Research Design Overview
Research Design Overview
Correlational Design
Definition: Involves examining relations between variables that naturally exist; commonly used in mental health research.
Limitations: Cannot assign individuals to healthy or non-healthy groups or manipulate health statuses.
Examples of Variables:
Mental well-being and academic performance.
Living with depression and social interactions.
Correlation Coefficient (small r)
Purpose: Denotes the direction and strength of the relationship between two variables.
Interpretation:
Positive correlation: as one variable increases, the other also increases.
Negative correlation: as one variable increases, the other decreases.
No correlation: no relationship exists between the variables.
Visual Representation:
Positive Correlation: Line slopes upwards.
Negative Correlation: Line slopes downwards.
No Correlation: Line is flat.
Consideration of Significance:
Must assess the correlation coefficient alongside the p-value; significance is established when p < 0.05.
Correlation Characteristics
Positive Correlation: r > 0 (indicates that both variables increase together).
Negative Correlation: r < 0 (indicates that one variable increases while the other decreases).
No Correlation: 0 < r < 1 or -1 < r < 0
Importance of Causation: Correlation does not imply causation.

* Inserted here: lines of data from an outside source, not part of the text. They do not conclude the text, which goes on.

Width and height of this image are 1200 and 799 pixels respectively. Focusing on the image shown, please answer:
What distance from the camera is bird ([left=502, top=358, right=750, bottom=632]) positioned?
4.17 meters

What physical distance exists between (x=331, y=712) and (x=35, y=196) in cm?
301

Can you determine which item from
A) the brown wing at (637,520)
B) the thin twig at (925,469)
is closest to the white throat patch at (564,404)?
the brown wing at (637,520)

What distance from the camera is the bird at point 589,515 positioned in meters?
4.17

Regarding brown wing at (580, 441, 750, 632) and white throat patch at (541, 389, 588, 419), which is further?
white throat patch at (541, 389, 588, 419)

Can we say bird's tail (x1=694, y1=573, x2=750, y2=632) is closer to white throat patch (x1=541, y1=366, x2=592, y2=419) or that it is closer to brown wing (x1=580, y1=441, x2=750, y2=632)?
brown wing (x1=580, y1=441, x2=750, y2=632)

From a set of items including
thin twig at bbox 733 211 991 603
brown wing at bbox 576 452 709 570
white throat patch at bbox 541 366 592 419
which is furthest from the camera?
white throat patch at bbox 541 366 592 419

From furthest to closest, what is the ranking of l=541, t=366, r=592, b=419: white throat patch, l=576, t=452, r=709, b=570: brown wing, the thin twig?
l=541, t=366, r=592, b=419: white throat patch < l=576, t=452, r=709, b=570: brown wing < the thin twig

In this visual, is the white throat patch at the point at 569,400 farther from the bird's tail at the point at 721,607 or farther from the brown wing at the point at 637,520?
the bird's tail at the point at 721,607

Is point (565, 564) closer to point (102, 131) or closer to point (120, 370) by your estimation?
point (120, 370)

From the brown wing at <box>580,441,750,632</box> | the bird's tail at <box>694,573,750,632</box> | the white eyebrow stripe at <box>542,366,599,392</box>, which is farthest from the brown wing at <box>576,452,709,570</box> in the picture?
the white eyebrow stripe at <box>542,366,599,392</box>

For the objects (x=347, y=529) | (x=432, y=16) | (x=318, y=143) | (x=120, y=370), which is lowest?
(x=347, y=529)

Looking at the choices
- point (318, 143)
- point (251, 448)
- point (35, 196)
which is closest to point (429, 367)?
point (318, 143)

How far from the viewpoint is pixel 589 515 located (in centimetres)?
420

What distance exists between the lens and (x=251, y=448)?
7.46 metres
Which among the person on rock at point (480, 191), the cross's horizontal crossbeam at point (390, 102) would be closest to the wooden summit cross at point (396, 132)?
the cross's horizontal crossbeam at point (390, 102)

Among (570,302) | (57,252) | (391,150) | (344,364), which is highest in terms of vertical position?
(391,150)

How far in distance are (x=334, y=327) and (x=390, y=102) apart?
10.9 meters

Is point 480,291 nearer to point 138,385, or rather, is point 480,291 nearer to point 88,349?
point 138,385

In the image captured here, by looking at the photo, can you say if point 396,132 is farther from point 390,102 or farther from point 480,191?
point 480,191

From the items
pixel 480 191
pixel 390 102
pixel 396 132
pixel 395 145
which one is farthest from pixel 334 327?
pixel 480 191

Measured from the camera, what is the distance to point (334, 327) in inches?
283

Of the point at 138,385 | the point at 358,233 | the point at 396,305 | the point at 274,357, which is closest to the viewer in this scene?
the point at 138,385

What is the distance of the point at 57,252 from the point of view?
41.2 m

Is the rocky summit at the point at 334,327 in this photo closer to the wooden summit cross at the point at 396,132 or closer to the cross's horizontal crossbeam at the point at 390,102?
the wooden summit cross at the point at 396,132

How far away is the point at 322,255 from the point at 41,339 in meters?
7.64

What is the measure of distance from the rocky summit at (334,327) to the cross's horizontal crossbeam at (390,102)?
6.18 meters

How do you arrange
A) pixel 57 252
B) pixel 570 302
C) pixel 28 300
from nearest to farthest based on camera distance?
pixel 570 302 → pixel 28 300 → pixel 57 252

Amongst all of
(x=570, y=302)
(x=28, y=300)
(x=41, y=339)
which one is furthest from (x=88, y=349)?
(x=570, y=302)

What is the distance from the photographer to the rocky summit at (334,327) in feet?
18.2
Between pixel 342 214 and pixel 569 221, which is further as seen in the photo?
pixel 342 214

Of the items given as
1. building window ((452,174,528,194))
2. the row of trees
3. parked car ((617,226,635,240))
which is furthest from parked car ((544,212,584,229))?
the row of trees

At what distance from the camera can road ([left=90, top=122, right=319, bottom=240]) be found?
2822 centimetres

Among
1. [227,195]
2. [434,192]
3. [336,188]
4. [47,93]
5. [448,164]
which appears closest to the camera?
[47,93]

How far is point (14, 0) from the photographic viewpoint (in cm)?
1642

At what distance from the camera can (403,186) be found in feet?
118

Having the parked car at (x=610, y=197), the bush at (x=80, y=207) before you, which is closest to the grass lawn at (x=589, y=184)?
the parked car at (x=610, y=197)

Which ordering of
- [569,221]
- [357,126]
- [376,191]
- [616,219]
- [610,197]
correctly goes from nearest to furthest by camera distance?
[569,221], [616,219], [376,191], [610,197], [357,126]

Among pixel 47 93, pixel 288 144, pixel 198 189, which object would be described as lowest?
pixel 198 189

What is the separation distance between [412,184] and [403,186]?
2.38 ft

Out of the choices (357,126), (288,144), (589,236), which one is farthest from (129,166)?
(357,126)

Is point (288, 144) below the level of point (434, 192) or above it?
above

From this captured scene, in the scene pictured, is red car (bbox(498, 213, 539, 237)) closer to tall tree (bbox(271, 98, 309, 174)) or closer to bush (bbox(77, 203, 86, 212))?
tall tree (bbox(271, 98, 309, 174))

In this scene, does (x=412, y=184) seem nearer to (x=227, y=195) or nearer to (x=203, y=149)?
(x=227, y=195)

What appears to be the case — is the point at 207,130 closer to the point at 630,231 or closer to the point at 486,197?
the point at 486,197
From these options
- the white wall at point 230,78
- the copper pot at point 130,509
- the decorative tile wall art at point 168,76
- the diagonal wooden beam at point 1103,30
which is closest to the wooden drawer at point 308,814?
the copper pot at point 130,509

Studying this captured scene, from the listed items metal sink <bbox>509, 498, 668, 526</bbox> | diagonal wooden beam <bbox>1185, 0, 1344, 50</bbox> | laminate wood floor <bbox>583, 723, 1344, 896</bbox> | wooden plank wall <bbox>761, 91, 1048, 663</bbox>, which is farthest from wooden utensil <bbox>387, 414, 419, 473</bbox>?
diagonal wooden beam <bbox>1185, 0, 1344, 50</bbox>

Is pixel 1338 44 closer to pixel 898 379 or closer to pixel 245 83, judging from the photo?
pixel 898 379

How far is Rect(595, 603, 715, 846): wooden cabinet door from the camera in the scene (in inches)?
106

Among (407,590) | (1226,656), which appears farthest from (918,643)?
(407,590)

Example: Children with academic success might have more friends and vice versa; direction of influence is unclear.
Risk of a third variable influencing both correlations—e.g., quality of parenting might improve academic skills and social connections.
Experimental Design
Definition: A method of research that allows for causal conclusions due to controlled manipulation of variables.
Types of Experimental Research:
Randomized Experiments:
Participants are assigned to different groups randomly.
Ensures that groups represent the larger sample without bias in selection.
Quasi-Experimental Research:
Participants are not randomly assigned; often involves pre-defined groups (e.g., boys vs. girls).
Common in mental health research, especially with subject-specific groups (e.g., children with specific disorders).
Components of Experimental Research
Independent Variable (IV): The manipulated variable in the experiment, often a group assignment.
Dependent Variable (DV): The outcome variable of interest; what the researcher measures.
Purpose: To test differences between groups and determine if the effects observed are due to manipulation or chance.
Example of Experimental Design Study
Study Focus: Sharing behavior between children with a friend versus a non-friend.
Setup:
Participants assigned to either "friends condition" or "no friends condition."
Create a standardized setting for both groups to control external variables.
Manipulation:
Independent variable: Type of play partner (friend vs. non-friend).
Dependent Measurement:
Time taken for the child to share a toy with the partner.
Expected Outcome:
Hypothesis: Children in the "friends condition" will share sooner than those in the "no friends condition."
Statistical Analysis:
Comparison of results between conditions to identify significant differences.
Case Study Research
Definition: An in-depth examination of a single participant or a very small group where traditional methods are not viable.
Purpose: Useful when researching rare conditions or unique cases (e.g., children with schizophrenia or uncommon disorders such as eating disorders in blind individuals).
Applications:
Can involve experimental manipulation but typically lacks a control group.
Suitable for unique interventions (e.g., new treatments for mobility issues in disabled children).
Example of Case Study:
Studying the effectiveness of a new robotic walking aid for children with cerebral palsy to determine practical applications for broader use.